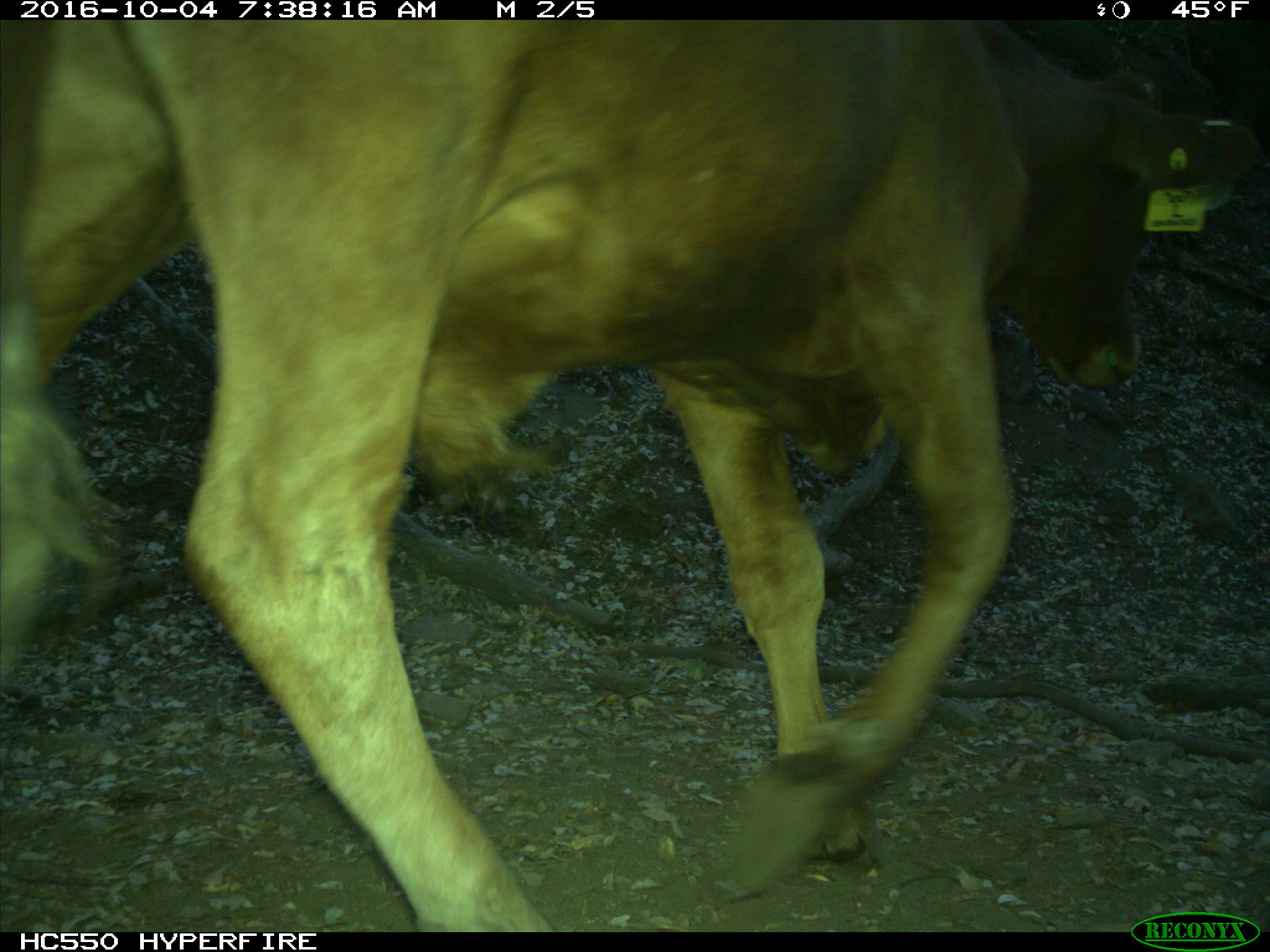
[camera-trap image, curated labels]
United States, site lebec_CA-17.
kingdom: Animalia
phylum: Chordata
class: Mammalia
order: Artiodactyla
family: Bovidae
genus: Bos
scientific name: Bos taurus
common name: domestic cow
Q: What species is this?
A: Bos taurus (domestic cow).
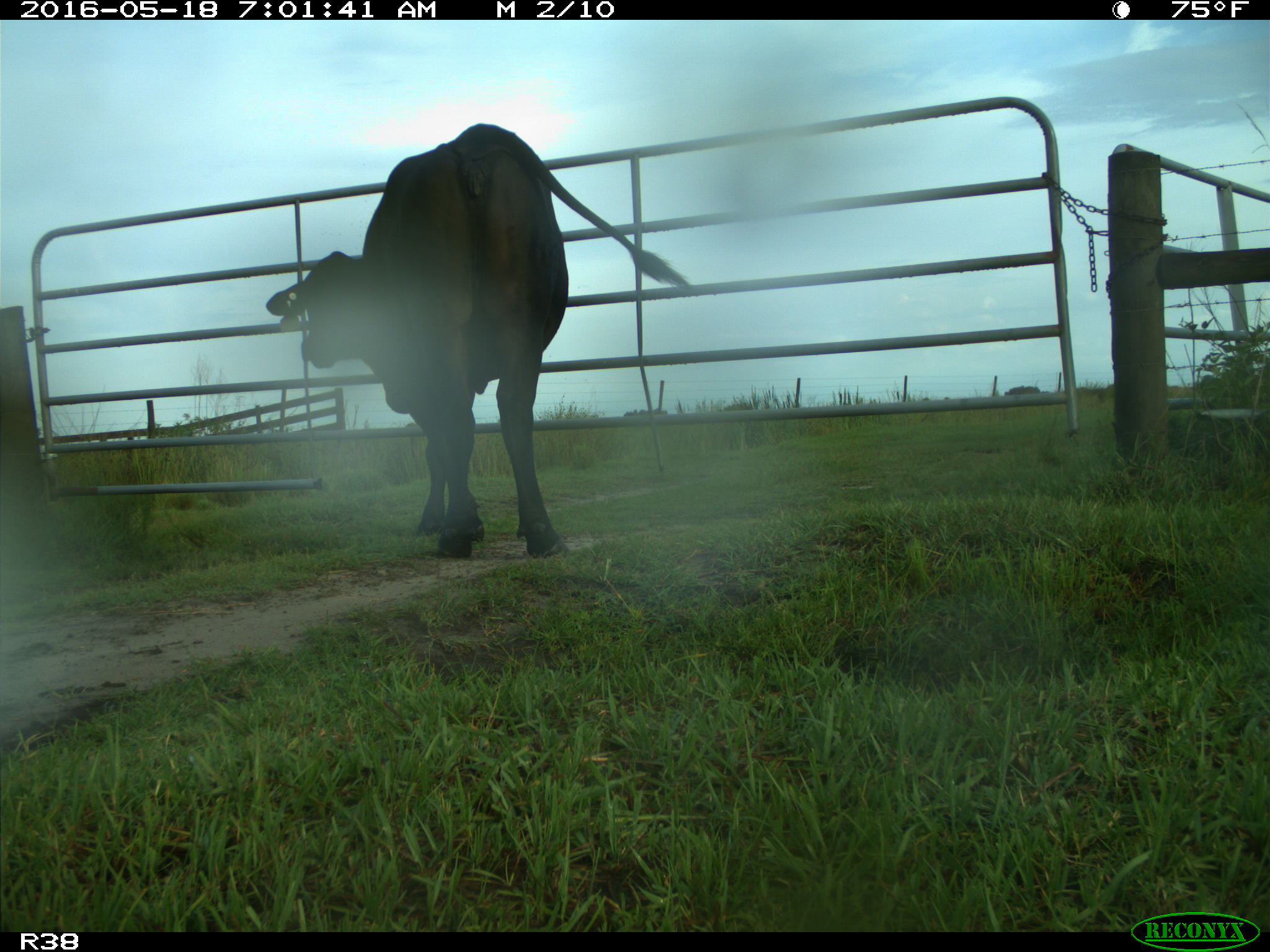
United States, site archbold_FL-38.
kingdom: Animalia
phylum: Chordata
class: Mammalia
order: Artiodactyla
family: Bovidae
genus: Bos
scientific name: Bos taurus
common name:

• _PROBLEM DETAILS_:
This task calls for each line of the material that contains "site".

• _TASK SOLUTION_:
United States, site lebec_CA-17.
United States, site archbold_FL-38.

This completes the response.